Repeat the listing word for word. No pictures belong in the copy.

━━━━━ RECORDS FOR THE TASK ━━━━━

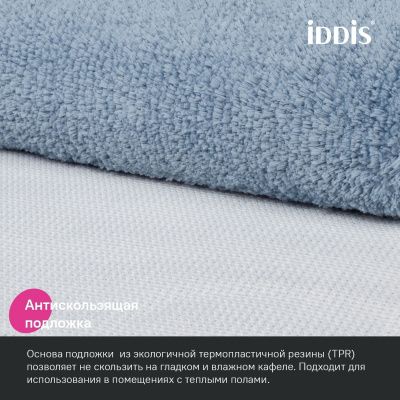 iDDiS®

Антискользящая подложка

Основа подложки из экологичной термопластичной резины (TPR) позволяет не скользить на гладком и влажном кафеле. Подходит для использования в помещениях с теплыми полами.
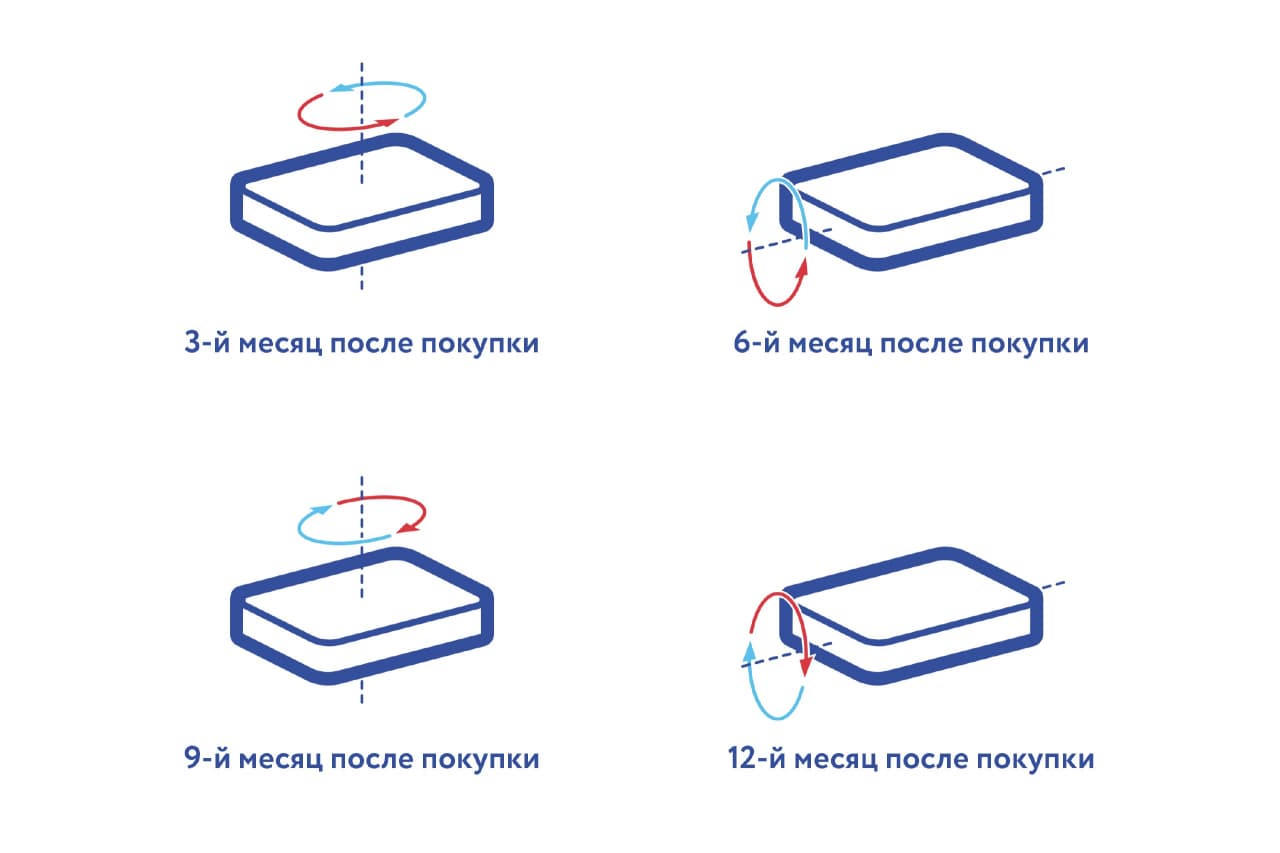 3-й месяц после покупки

6-й месяц после покупки

9-й месяц после покупки

12-й месяц после покупки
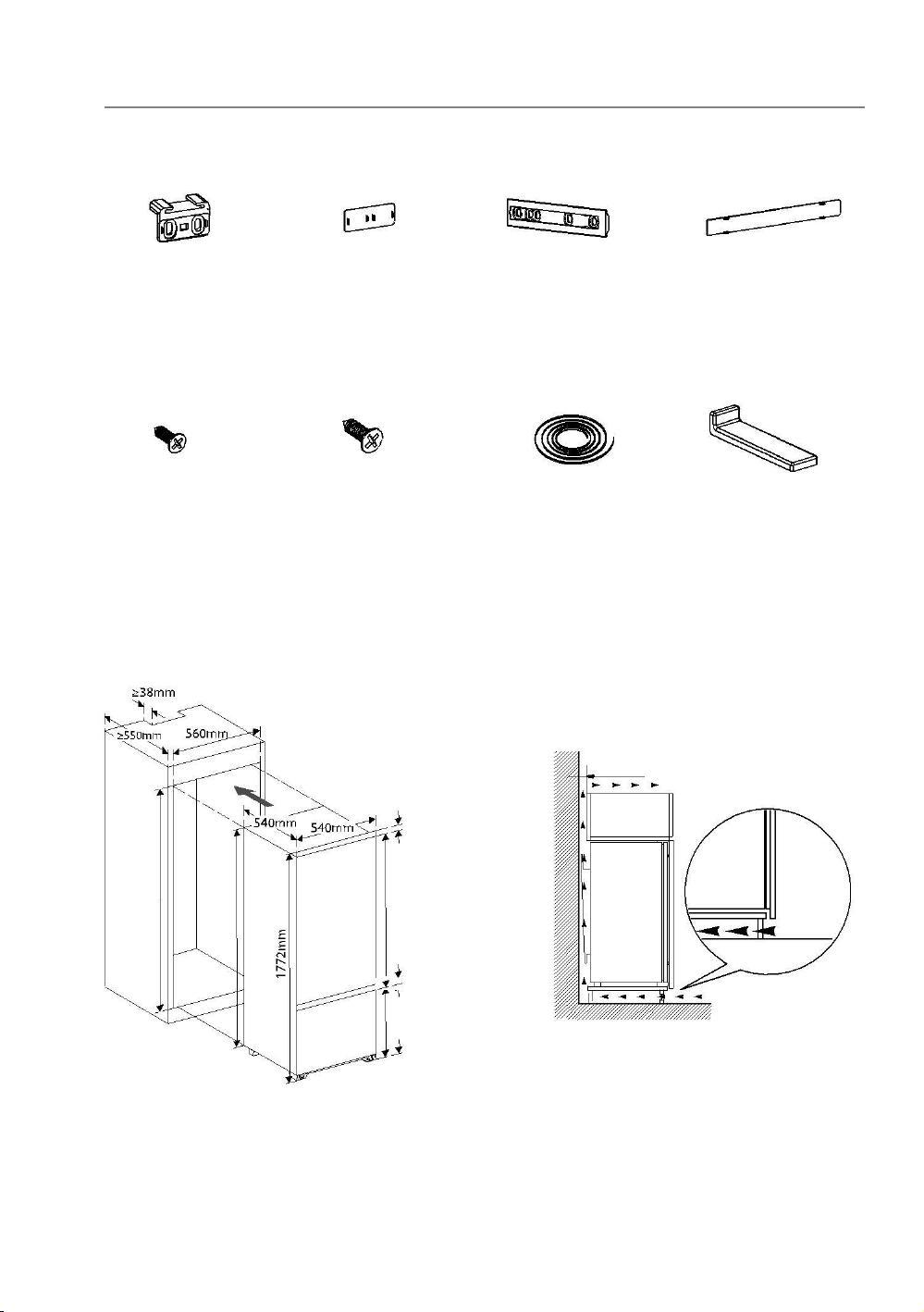 ≥38mm

≥550mm

560mm

540mm

540mm

1772mm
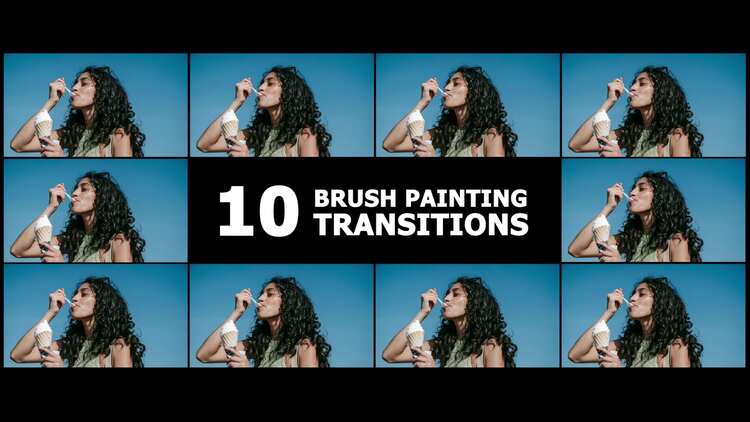 10 BRUSH PAINTING TRANSITIONS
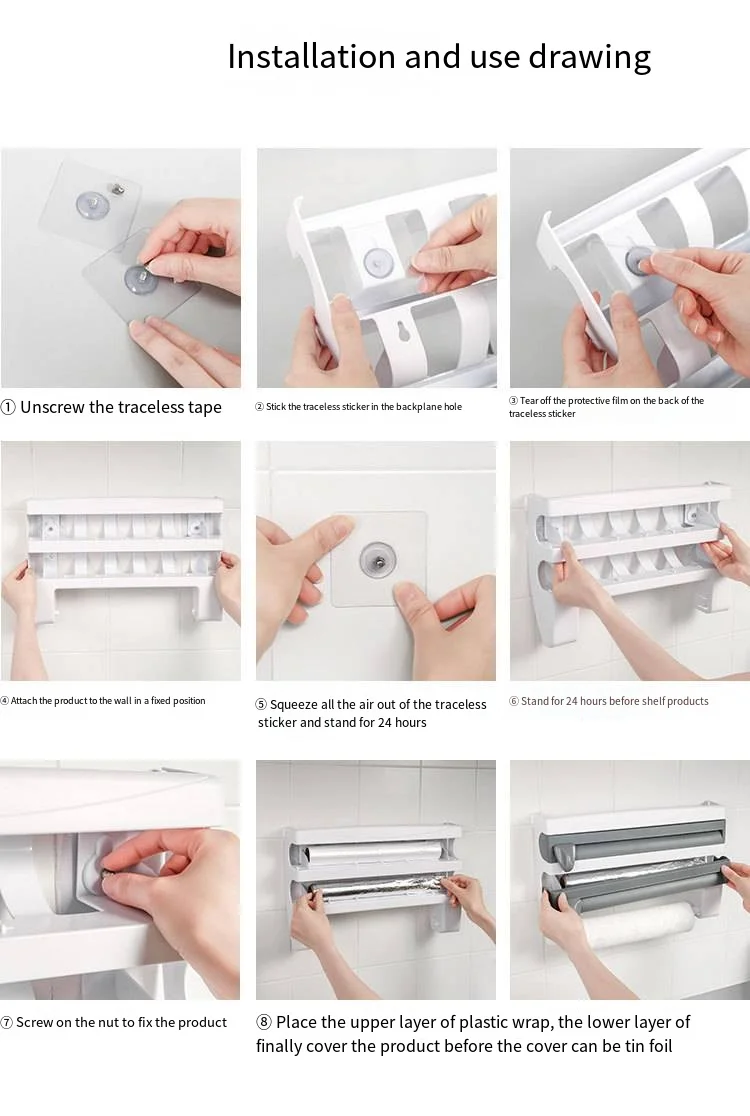 Installation and use drawing

① Unscrew the traceless tape

② Stick the traceless sticker in the backplane hole

③ Tear off the protective film on the back of the traceless sticker

④ Attach the product to the wall in a fixed position

⑤ Squeeze all the air out of the traceless sticker and stand for 24 hours

⑥ Stand for 24 hours before shelf products

⑦ Screw on the nut to fix the product

⑧ Place the upper layer of plastic wrap, the lower layer of finally cover the product before the cover can be tin foil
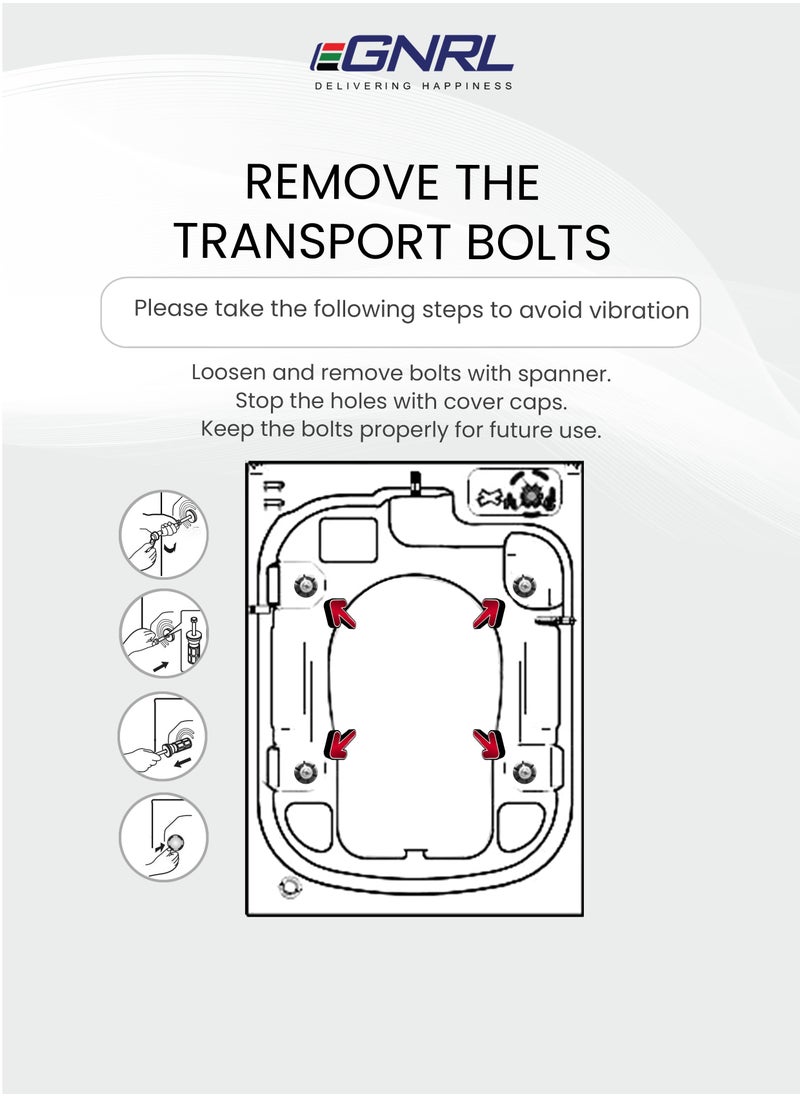 GNRL
DELIVERING HAPPINESS

REMOVE THE TRANSPORT BOLTS

Please take the following steps to avoid vibration

Loosen and remove bolts with spanner.
Stop the holes with cover caps.
Keep the bolts properly for future use.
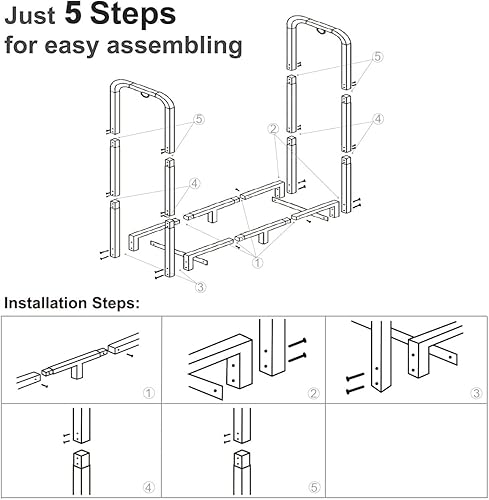 Just 5 Steps
for easy assembling

⑤
⑤
④
②
④
①
③

Installation Steps:

①
②
③
④
⑤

━━━━━

SOLUTION TO THIS EXERCISE =>
 iDDiS®

Антискользящая подложка

Основа подложки из экологичной термопластичной резины (TPR) позволяет не скользить на гладком и влажном кафеле. Подходит для использования в помещениях с теплыми полами.
 3-й месяц после покупки

6-й месяц после покупки

9-й месяц после покупки

12-й месяц после покупки
 ≥38mm

≥550mm

560mm

540mm

540mm

1772mm
 10 BRUSH PAINTING TRANSITIONS
 Installation and use drawing

① Unscrew the traceless tape

② Stick the traceless sticker in the backplane hole

③ Tear off the protective film on the back of the traceless sticker

④ Attach the product to the wall in a fixed position

⑤ Squeeze all the air out of the traceless sticker and stand for 24 hours

⑥ Stand for 24 hours before shelf products

⑦ Screw on the nut to fix the product

⑧ Place the upper layer of plastic wrap, the lower layer of finally cover the product before the cover can be tin foil
 GNRL
DELIVERING HAPPINESS

REMOVE THE TRANSPORT BOLTS

Please take the following steps to avoid vibration

Loosen and remove bolts with spanner.
Stop the holes with cover caps.
Keep the bolts properly for future use.
 Just 5 Steps
for easy assembling

⑤
⑤
④
②
④
①
③

Installation Steps:

①
②
③
④
⑤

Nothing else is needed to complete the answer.